Several hypotheses have been proposed to explain the cardiotoxicity of the cytostatics. Most refer to free oxygen radicals that induce apoptosis and myocardial lesions.²⁴ Other incriminated mechanisms are lipid peroxidation, reduction of gene expression, inhibition of nucleic acid and protein synthesis, alteration of adrenergic function, and calcium homeostasis imbalance in mitochondria.^25–27 The cardiotoxic effects of anthracycline are cumulative with the dose and irreversible. The risk of cardiotoxicity depends on factors such as age, association with other cytostatics, previous exposure to radiotherapy, pre-existing cardiopathy, and high cumulative doses.²⁸ In addition, the incidence of anthracycline-induced cardiomyopathy depends to a large extent on the type of chemotherapy used, for example, epirubicin and liposomal doxorubicin being less cardiotoxic than adriamycin.¹⁵

Various methods have been attempted to reduce the cardiotoxicity of the cytostatics, such as modification of pharmacokinetics by liposomal encapsulation, modification of the chemical structure with the emergence of new drugs such as epirubicin, and iron chelation by pretreatment with dexrazoxane.
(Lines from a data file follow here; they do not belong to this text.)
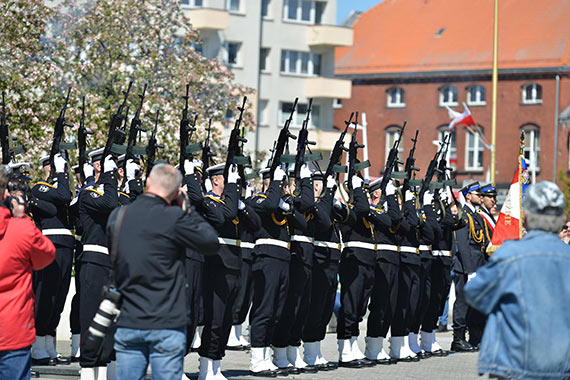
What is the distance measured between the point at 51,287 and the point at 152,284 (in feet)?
17.0

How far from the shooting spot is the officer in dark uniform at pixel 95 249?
37.3 feet

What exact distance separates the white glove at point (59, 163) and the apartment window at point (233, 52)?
4521 cm

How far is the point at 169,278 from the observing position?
8305mm

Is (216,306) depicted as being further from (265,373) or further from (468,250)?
(468,250)

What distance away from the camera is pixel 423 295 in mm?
15781

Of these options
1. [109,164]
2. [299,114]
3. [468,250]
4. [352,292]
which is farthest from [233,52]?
[109,164]

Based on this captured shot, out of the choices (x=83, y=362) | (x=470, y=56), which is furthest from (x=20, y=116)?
(x=470, y=56)

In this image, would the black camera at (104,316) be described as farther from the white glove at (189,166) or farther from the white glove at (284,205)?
the white glove at (284,205)

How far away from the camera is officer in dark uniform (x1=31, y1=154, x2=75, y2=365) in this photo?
12.8 meters

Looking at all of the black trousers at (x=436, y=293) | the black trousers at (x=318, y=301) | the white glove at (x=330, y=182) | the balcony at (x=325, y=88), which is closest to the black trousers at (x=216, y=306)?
the black trousers at (x=318, y=301)

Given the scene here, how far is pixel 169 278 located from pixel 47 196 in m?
4.69

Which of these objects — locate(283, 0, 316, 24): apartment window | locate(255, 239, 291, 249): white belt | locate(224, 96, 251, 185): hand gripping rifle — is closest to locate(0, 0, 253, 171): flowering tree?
locate(255, 239, 291, 249): white belt

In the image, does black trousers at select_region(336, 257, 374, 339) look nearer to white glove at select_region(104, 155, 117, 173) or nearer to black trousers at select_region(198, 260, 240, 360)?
black trousers at select_region(198, 260, 240, 360)

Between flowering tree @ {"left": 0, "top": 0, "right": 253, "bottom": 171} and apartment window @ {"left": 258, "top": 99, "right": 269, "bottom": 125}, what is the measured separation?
106ft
All these methods have succeeded in reducing the cardiovascular complications of cytostatics, but they are not routinely used.²⁹

Adrenergic beta-blockers have known cardioprotective effects recognized in systolic heart failure, but there are few studies of their cardioprotective effect in patients treated with cytostatics. This was partly due to the antioxidant effect of some beta-blockers.^30,31 Other possible mechanisms would be to restore the activity of Ca-ATPase from the sarcoplasmic reticulum (SERCA2) of myocardiocytes^32,33 and inhibit apoptosis.³⁴ In addition, beta-blockers do not reduce the effectiveness of cytostatics.³⁵ However, there are insufficient studies that support the routine use of adrenergic beta-blockers in cytostatic-induced cardiomyopathy.
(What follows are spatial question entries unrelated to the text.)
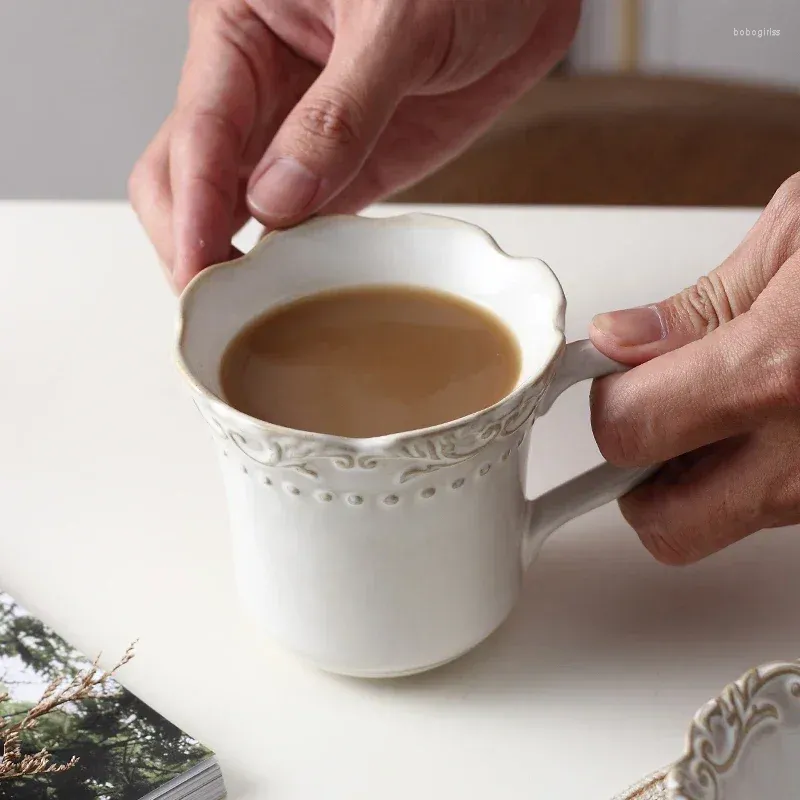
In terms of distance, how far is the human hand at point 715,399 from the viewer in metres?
0.57

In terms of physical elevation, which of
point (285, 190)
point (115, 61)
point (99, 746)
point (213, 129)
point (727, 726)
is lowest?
point (727, 726)

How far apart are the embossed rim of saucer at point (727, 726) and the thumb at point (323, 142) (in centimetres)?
42

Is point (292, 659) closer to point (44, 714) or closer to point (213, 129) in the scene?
point (44, 714)

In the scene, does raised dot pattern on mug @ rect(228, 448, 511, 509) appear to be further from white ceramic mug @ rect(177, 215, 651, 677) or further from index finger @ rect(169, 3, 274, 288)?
index finger @ rect(169, 3, 274, 288)

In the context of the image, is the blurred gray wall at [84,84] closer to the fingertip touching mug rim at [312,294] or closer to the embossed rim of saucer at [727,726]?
the fingertip touching mug rim at [312,294]

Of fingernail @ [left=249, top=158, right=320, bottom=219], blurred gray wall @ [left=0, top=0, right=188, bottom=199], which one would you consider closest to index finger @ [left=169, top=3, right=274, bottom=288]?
fingernail @ [left=249, top=158, right=320, bottom=219]

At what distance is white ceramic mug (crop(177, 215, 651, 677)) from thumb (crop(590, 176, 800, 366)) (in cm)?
3

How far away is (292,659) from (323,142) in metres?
0.35

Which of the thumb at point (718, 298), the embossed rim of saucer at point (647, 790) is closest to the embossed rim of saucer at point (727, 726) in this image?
the embossed rim of saucer at point (647, 790)

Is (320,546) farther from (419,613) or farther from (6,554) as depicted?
(6,554)

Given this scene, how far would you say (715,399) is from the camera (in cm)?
58

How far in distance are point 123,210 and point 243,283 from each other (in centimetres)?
48

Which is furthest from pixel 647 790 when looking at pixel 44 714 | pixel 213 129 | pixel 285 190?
pixel 213 129

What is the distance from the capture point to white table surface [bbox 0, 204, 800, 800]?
0.59 m
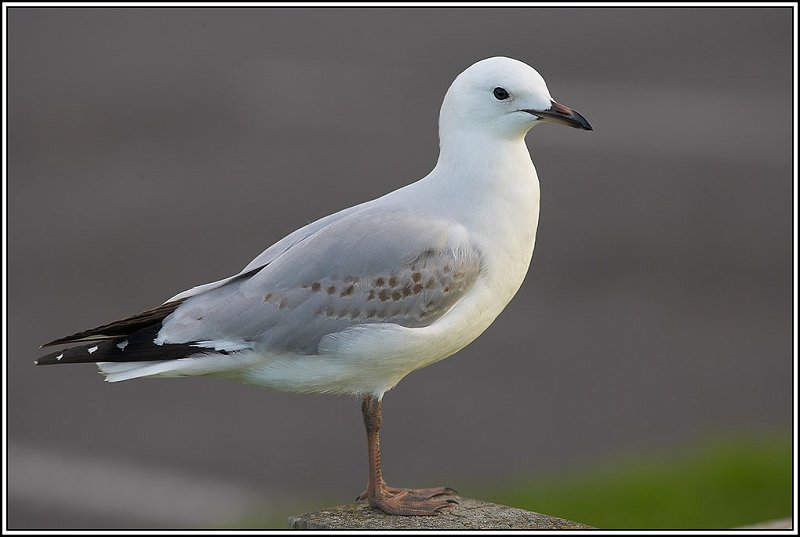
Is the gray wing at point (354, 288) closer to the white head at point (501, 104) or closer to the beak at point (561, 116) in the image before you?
the white head at point (501, 104)

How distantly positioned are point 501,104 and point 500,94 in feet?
0.15

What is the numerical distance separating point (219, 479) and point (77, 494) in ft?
4.01

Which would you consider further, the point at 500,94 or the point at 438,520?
the point at 438,520

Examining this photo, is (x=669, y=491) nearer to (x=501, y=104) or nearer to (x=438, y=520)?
(x=438, y=520)

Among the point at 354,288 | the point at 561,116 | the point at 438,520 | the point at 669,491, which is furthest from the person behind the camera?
the point at 669,491

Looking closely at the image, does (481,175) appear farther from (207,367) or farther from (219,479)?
(219,479)

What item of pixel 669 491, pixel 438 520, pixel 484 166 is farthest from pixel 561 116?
pixel 669 491

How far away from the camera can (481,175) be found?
5531 mm

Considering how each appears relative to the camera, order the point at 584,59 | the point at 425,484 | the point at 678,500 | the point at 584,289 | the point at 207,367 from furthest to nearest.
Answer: the point at 584,59
the point at 584,289
the point at 425,484
the point at 678,500
the point at 207,367

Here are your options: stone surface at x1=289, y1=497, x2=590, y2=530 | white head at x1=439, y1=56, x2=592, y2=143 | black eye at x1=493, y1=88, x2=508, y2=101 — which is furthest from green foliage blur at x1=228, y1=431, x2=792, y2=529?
black eye at x1=493, y1=88, x2=508, y2=101

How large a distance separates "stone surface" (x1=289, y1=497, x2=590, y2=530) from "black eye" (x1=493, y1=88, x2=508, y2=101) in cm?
190

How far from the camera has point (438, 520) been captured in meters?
5.66

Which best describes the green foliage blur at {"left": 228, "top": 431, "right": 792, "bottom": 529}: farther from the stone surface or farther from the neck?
the neck

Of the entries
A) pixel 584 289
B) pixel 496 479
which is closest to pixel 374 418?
pixel 496 479
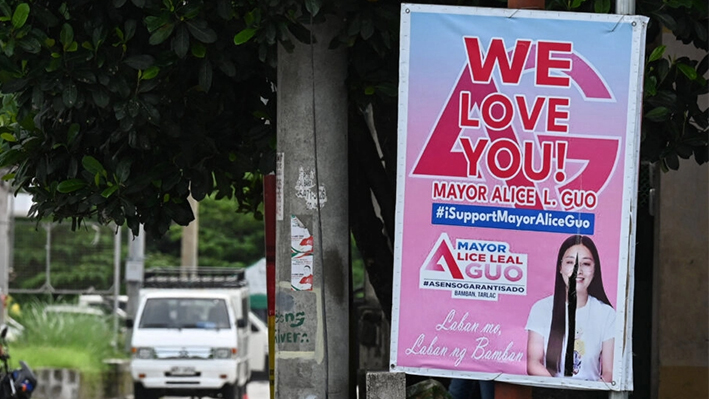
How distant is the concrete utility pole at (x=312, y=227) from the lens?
7.09 meters

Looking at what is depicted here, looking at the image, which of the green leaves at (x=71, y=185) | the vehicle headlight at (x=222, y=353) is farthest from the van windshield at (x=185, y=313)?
the green leaves at (x=71, y=185)

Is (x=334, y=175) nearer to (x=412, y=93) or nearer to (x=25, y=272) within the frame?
(x=412, y=93)

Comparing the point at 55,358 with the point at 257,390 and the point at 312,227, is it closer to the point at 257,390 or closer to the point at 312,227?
the point at 257,390

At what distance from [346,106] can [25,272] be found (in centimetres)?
3065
In our study, the association of nebivolol to cytostatic medication prevented the appearance of subtle and early myocardial abnormalities that could be detected by TDI and STI in asymptomatic patients and normal LVEF. Our study data show that nebivolol has cardioprotective effects and prevents the cardiotoxicity of anthracyclines in the short term (6 months). These data cannot be extrapolated in the long term, and longer term studies are needed. Treatment with nebivolol did not affect LVEF and SF of the treated patients, nor the echocardiographic parameters of the diastolic ventricular function. Instead, it reduced the decrease in global ventricular strain, these data being in line with the results of other studies.^15,18,35

Although the study has a number of limitations because of the small number of patients, the short follow-up and design, and not being double-blind randomized, it also has results that encourage treatment with nebivolol associated with anthracyclines.

Conclusion

The results of this study reveal the usefulness of new echocardiographic imaging methods, such as TDI and STI in the early recognition screening of cardiac dysfunction induced by cytostatic treatment.

Longitudinal and radial ventricular strain and strain parameters can be used in clinical practice to identify patients at risk of developing irreversible cardiotoxicity under anthracycline therapy.
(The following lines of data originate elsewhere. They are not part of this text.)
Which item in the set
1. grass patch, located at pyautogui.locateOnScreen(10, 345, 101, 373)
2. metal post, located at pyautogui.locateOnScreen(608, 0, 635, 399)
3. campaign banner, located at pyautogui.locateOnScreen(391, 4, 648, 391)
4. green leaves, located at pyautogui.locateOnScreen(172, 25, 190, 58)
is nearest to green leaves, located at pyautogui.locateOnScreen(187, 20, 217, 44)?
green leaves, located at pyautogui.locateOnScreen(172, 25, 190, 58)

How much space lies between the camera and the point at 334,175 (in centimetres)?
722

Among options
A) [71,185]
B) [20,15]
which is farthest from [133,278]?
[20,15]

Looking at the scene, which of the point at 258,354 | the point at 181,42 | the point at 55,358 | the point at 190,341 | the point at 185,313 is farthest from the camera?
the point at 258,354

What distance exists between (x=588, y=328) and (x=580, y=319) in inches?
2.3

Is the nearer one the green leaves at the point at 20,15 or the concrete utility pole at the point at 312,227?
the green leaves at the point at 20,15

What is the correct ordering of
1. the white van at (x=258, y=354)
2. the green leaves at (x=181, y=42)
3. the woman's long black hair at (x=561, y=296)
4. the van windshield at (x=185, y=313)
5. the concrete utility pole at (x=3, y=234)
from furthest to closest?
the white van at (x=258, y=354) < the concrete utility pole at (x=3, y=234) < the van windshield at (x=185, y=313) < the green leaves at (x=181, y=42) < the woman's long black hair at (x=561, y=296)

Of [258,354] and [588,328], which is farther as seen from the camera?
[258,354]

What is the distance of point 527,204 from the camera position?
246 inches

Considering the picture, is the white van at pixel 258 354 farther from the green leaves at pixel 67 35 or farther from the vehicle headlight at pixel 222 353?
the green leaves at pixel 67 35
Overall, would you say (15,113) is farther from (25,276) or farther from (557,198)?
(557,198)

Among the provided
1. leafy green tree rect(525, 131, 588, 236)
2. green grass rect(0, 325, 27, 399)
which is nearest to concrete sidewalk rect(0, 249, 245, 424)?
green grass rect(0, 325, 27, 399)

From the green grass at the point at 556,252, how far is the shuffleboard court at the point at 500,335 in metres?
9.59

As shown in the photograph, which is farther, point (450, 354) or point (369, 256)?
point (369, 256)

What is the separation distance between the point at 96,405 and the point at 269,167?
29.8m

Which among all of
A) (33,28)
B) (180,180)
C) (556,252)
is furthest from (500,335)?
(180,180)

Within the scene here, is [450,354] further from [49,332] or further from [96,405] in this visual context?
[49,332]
Adrenergic beta-blocking therapy associated with chemotherapy appears to have cardioprotective effects, but more patients and longer follow-up durations are needed to confirm these preliminary results.

Author contributions

All authors made substantial contributions to conception and design, acquisition of data, or analysis and interpretation of data; took part in drafting the article or revising it critically for important intellectual content; gave final approval of the version to be published; and agree to be accountable for all aspects of the work.

Disclosure

The authors report no conflicts of interest in this work.